In questi episodi gli aggressori non mangiano veramente, ma mettono in atto il loro dominio con gesti cannibaleschi. Tali gesti rompono violentemente i tabù, ma evitano la possibilità di essere contaminati dalla sostanza delle loro vittime. In modo molto simile, la vendita del grasso di Orsi è una forma di sfruttamento derisorio, che procura a qualcun altro il consumo effettivo. Eppure alcuni sorprendenti episodi di cannibalismo nel ventesimo secolo hanno coinvolto un’ostilità che si è sviluppata in un lasso di tempo molto breve. Korn, Radice e Hawes documentano gli eventi in Cina durante la Rivoluzione Culturale, un periodo in cui “il solo uccidere il nemico di classe non era sufficiente per esprimere l’odio di classe”. In una scuola della provincia di Wuxuan, gli studenti si rivoltarono contro i loro insegnanti. Il capo del dipartimento di cinese, Wu Shufang, fu condannato come nemico di classe e picchiato a morte. Un altro insegnante è stato costretto a tagliare il fegato di Shufang, che è stato poi cucinato a strisce sul fuoco nel cortile della scuola. In un altro incidente, un giovane è stato torturato perché era il figlio di un ex padrone di casa. Gli aggressori gli aprirono lo stomaco e gli tolsero il fegato, che “fece una festa rivoluzionaria per gli abitanti del villaggio”. Circa 10.000 persone probabilmente presero parte ad atti come questi, con un centinaio di vittime mangiate. In questo caso la violenza era apertamente politica, ma aveva l’intensità dell’antagonismo tribale o religioso. Molte delle persone coinvolte erano ancora adolescenti.

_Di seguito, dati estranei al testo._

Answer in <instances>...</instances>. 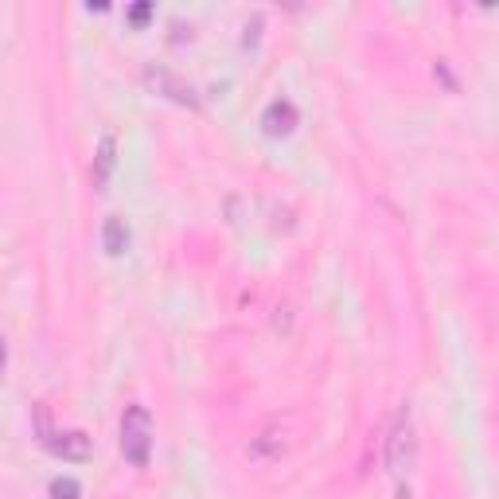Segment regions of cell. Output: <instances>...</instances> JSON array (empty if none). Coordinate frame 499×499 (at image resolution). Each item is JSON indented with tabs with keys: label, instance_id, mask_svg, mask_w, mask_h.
<instances>
[{
	"label": "cell",
	"instance_id": "8992f818",
	"mask_svg": "<svg viewBox=\"0 0 499 499\" xmlns=\"http://www.w3.org/2000/svg\"><path fill=\"white\" fill-rule=\"evenodd\" d=\"M101 246H106L110 258H122V254H125V250H129V227H125V218H117V215L106 218V227H101Z\"/></svg>",
	"mask_w": 499,
	"mask_h": 499
},
{
	"label": "cell",
	"instance_id": "ba28073f",
	"mask_svg": "<svg viewBox=\"0 0 499 499\" xmlns=\"http://www.w3.org/2000/svg\"><path fill=\"white\" fill-rule=\"evenodd\" d=\"M82 488H79V480H70V476H55L51 480V499H79Z\"/></svg>",
	"mask_w": 499,
	"mask_h": 499
},
{
	"label": "cell",
	"instance_id": "7a4b0ae2",
	"mask_svg": "<svg viewBox=\"0 0 499 499\" xmlns=\"http://www.w3.org/2000/svg\"><path fill=\"white\" fill-rule=\"evenodd\" d=\"M414 457H418V437H414V418L409 409H398L394 418V430H390V441H387V468L394 476H402L414 468Z\"/></svg>",
	"mask_w": 499,
	"mask_h": 499
},
{
	"label": "cell",
	"instance_id": "3957f363",
	"mask_svg": "<svg viewBox=\"0 0 499 499\" xmlns=\"http://www.w3.org/2000/svg\"><path fill=\"white\" fill-rule=\"evenodd\" d=\"M144 82H149L160 98L175 101V106L199 110V94L192 90V82H184L180 75H172V70H165V67H149V70H144Z\"/></svg>",
	"mask_w": 499,
	"mask_h": 499
},
{
	"label": "cell",
	"instance_id": "5b68a950",
	"mask_svg": "<svg viewBox=\"0 0 499 499\" xmlns=\"http://www.w3.org/2000/svg\"><path fill=\"white\" fill-rule=\"evenodd\" d=\"M297 125H301V113L289 98H273L266 106V113H261V129H266L270 137H289Z\"/></svg>",
	"mask_w": 499,
	"mask_h": 499
},
{
	"label": "cell",
	"instance_id": "30bf717a",
	"mask_svg": "<svg viewBox=\"0 0 499 499\" xmlns=\"http://www.w3.org/2000/svg\"><path fill=\"white\" fill-rule=\"evenodd\" d=\"M149 16H153V5H133V8H129V24H144Z\"/></svg>",
	"mask_w": 499,
	"mask_h": 499
},
{
	"label": "cell",
	"instance_id": "277c9868",
	"mask_svg": "<svg viewBox=\"0 0 499 499\" xmlns=\"http://www.w3.org/2000/svg\"><path fill=\"white\" fill-rule=\"evenodd\" d=\"M43 445L58 461H90V437L82 430H43Z\"/></svg>",
	"mask_w": 499,
	"mask_h": 499
},
{
	"label": "cell",
	"instance_id": "8fae6325",
	"mask_svg": "<svg viewBox=\"0 0 499 499\" xmlns=\"http://www.w3.org/2000/svg\"><path fill=\"white\" fill-rule=\"evenodd\" d=\"M0 366H5V340H0Z\"/></svg>",
	"mask_w": 499,
	"mask_h": 499
},
{
	"label": "cell",
	"instance_id": "9c48e42d",
	"mask_svg": "<svg viewBox=\"0 0 499 499\" xmlns=\"http://www.w3.org/2000/svg\"><path fill=\"white\" fill-rule=\"evenodd\" d=\"M258 32H261V12H258V16L250 20V24H246V36H242L246 48H254V43H258Z\"/></svg>",
	"mask_w": 499,
	"mask_h": 499
},
{
	"label": "cell",
	"instance_id": "52a82bcc",
	"mask_svg": "<svg viewBox=\"0 0 499 499\" xmlns=\"http://www.w3.org/2000/svg\"><path fill=\"white\" fill-rule=\"evenodd\" d=\"M113 137H101V149H98V172H94V184L98 187H106V180H110V172H113Z\"/></svg>",
	"mask_w": 499,
	"mask_h": 499
},
{
	"label": "cell",
	"instance_id": "6da1fadb",
	"mask_svg": "<svg viewBox=\"0 0 499 499\" xmlns=\"http://www.w3.org/2000/svg\"><path fill=\"white\" fill-rule=\"evenodd\" d=\"M153 414L144 406H129L125 418H122V457L133 464V468H149L153 457Z\"/></svg>",
	"mask_w": 499,
	"mask_h": 499
}]
</instances>
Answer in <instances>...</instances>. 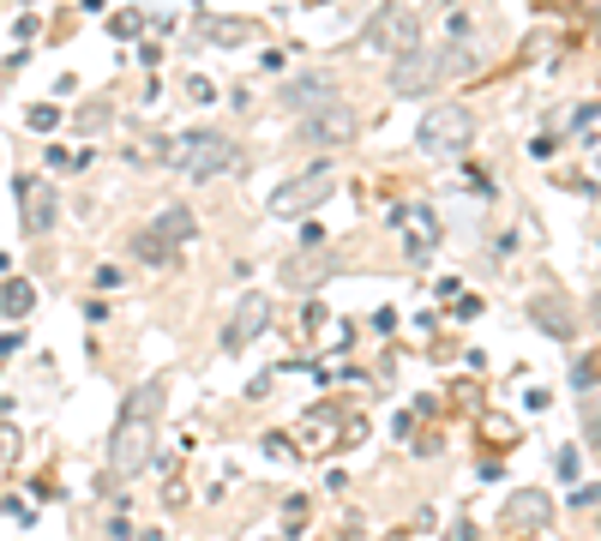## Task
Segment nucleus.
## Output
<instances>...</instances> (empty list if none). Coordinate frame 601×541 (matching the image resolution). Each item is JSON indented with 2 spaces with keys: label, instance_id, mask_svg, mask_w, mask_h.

Come si confronta il cannibalismo descritto da McCall in Iraq con le mangiate di uomini delle società tribali? La maggior parte dei cittadini americani prenderebbe le distanze da un simile comportamento, mentre il cannibalismo dei Tupinamba, degli Irochesi e degli isolani delle Fiji era accettato da tutti i membri di quelle società, anche dalle sue vittime. Qui erano in gioco nozioni di onore o di rispetto: una vittima coraggiosa era degna di essere mangiata. Per McCall, tuttavia, il soldato mangiatore di uomini era colpevole di “mancare di rispetto alla vita umana”. Inoltre, la sua mancanza di rispetto era ottusa nel suo scopo, estendendosi anche a quegli iracheni che avrebbe dovuto proteggere, non solo ai legittimi combattenti nemici. Ma si nota anche che l’atto cannibalistico del soldato americano ha una certa dimensione sociale. I soldati che ne sentono parlare con una risata sono essi stessi una specie di tribù, che implicitamente mettono in atto una celebrazione comunitaria di valori condivisi. La differenza è che, nel 2007, il cannibalismo era un’audace trasgressione individuale, non un rituale cosmicamente significativo.
Richard Sugg è autore di Mummie, cannibali e vampiri: il corpo umano nella religione, nella medicina e nella scienza da Shakespeare a Dracula.